Kaza ve Kader
Bu sözün etraflıca anlamı ve özet yoluyla ifadesi şudur:
İşlerimiz, bir bakıma bizim işlediğimiz işlerdir; bunları işlemeye gücümüz, ihtiyarımız vardır. Fakat bir başka bakımdan da bu işler, Allah’ın takdirine bağlıdır, kudretine dahildir. Allah-u Teala, bize, işlediğimiz işleri zorla işletmemektedir; aksi halde yaptığımız kötülüklere karşı bizi cezalandırması zulüm olurdu. Bunları işlemekte bizim gücümüz, ihtiyarımız vardır; ama işlerimizi, ancak kendimizin işlememiz hususunda da bizi başı boş bırakmamıştır; yaptıklarımızı, O’nun kudretiyle yapmaktayız. Gerçekte yaratış da O’nundur, hüküm de O’nun; emir de O’nun ve O, her şey’e gücü yetendir, kullarını gücüyle kavrayandır.

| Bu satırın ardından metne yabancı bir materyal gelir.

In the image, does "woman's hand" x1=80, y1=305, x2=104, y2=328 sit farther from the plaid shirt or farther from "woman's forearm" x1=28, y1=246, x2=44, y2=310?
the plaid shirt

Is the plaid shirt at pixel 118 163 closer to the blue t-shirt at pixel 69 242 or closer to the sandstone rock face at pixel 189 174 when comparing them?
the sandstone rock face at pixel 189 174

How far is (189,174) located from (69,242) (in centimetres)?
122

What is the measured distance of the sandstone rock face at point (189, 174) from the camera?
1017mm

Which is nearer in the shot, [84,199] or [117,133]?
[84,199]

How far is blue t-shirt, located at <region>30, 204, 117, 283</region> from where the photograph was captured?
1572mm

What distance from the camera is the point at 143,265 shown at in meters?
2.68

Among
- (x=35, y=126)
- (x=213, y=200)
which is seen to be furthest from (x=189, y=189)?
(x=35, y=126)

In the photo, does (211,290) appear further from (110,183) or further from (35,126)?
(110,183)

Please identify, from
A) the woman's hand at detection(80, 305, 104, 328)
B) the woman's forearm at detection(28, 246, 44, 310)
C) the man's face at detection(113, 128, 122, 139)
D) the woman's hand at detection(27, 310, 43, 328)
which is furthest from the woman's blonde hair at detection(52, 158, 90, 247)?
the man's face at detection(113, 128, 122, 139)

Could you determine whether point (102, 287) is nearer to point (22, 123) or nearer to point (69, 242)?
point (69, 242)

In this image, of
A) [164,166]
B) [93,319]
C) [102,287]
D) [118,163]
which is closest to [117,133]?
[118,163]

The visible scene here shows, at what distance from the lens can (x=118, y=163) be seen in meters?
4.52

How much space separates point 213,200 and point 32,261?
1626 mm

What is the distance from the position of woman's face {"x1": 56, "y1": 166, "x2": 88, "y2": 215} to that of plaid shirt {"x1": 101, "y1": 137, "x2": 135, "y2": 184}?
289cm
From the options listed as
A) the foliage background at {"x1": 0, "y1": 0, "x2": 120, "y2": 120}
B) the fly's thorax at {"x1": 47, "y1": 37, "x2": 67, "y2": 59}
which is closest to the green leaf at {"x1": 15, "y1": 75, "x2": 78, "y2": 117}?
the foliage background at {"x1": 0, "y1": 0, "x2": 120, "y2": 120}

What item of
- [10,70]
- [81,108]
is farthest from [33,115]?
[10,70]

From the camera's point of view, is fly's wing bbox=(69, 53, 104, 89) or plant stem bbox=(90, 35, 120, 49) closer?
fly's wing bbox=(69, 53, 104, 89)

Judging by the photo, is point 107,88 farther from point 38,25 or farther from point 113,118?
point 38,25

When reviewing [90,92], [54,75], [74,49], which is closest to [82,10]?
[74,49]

Hasılı Kaza ve Kader, Allah-u Teala’nın sırlarından bir sırdır. Kim bunu, ileri varmadan, geri kalmadan anlarsa, hüküm budur; bu hususta fazla incelemeye kalkışırsa sapıklığa düşebilir, inancı bozulur; çünkü bu, öyle güç ve ince felsefi bir bahisdir ki ancak binde bir kişi kavrayabilir. İnsanın, Eimme-i Ethar’ın, (Masum İmamlar’ın) (a.s), buyurdukları gibi, gerçeğin, ikisi arasında olduğuna mutlak olarak cebir ve tefvizin bulunmadığına inanması yeter. Esasen bu, mutlaka etraflıca, inceden inceye araştırılıp inanca varılması gereken itikaadi asıllardan da değildir.